Uma das regras do contrato assinado entre os beneficiários do MCMV e o agente financeiro (Caixa ou Banco do Brasil) determina que o novo morador da Faixa 1 (até R$ 1,6 mil) não pode vender o seu imóvel, sem a devida quitação. É o que determina a Lei 11.977/2009, no artigo 6º-A, § 5º. O beneficiário do programa, de qualquer faixa de renda, que vender seu imóvel não terá direito a novo subsidio habitacional do governo federal.

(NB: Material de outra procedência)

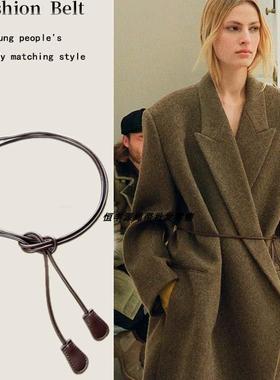 高级感设计百搭配饰配大衣西装裙子收腰绳细款PU皮绳腰带女士腰封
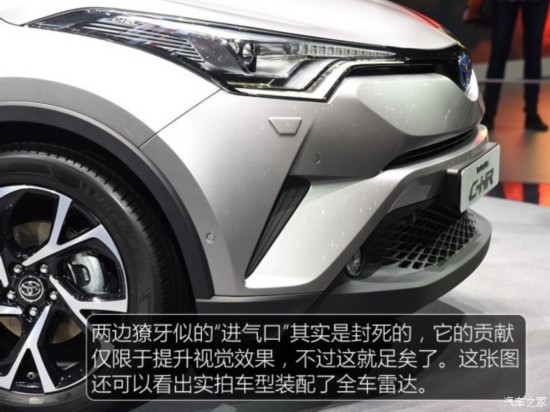 () C-HR 2016 crossover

Quando há denúncia do descumprimento desta regra, o agente financeiro protocola notícia-crime na Polícia Federal. Além disso, notifica aos moradores para que comprovem a ocupação regular do imóvel. Caso fique comprovada a venda do imóvel para terceiros, o banco cancela o contrato e repassa a unidade para outra família inscrita e selecionada pela prefeitura municipal.
A Caixa criou o Programa Caixa de Olho na Qualidade com medidas para ampliar o atendimento aos beneficiários do MCMV. Neste programa tem a opção de denúncia de uso irregular, invasão ou ociosidade. O telefone é 0800 721 6268 e a ligação é gratuita.
O programa possui cinco modalidades para a Faixa 1:
Empresas: atende famílias com renda mensal de até R$ 1.600, por meio da transferência de recursos ao Fundo de Arrendamento Residencial. Nessa modalidade, a maior parte do subsídio é da União. A parcela paga pelo beneficiário é de 5% da renda mensal, com prestação mínima de R$ 25.
Entidades: para as famílias com renda mensal de até R$ 1.600,00 organizadas em cooperativas habitacionais ou mistas, associações e demais entidades privadas sem fins lucrativos. O trabalho é feito por meio da produção, aquisição ou requalificação de imóveis já existentes. A União concede subsídio para a construção da unidade por meio da concessão de financiamentos a beneficiários organizados de forma associativa por uma entidade. A parcela paga pelo beneficiário é de 5% da renda mensal, com prestação mínima de R$ 25.
Municípios com até 50 mil habitantes: atende às famílias com renda mensal de até R$ 1.600,00 em municípios com menos de 50 mil habitantes, não integrantes de regiões metropolitanas das capitais estaduais. O subsídio é da União, sendo que o valor de contrapartida pode ou não ser cobrado do beneficiário.
FGTS: para atender às famílias com renda mensal até R$ 5 mil por meio do financiamento com recursos do Fundo de Garantia do Tempo de Serviço.
Rural: modalidade destinada aos agricultores familiares e trabalhadores rurais com renda anual bruta de até R$ 15 mil, para o Grupo 1, de R$ 15 mil a R$ 30 mil para o Grupo 2 e de R$ 30 mil a R$ 60 mil para o grupo 3.
Os recursos do MCMV são do orçamento do Ministério das Cidades repassados para a Caixa Econômica Federal, que é o agente operacional do programa. Para atender à Faixa 1, nas modalidade Empresas e Entidades, a Caixa e o Banco do Brasil analisam e aprovam a contratação dos projetos apresentados pelas construtoras, conforme as diretrizes definidas pelo Ministério das Cidades. A liberação dos recursos ocorre a cada medição de obra.
Nas outras faixas de renda e modalidades, os recursos são repassados pelo ministério à Caixa para subsidiar os contratos de financiamento dos interessados na aquisição do imóvel tanto na área urbana como na rural. A contrapartida dos municípios é para a construção da infraestrutura externa, assim como alguns equipamentos públicos como escolas, postos de saúde e creches.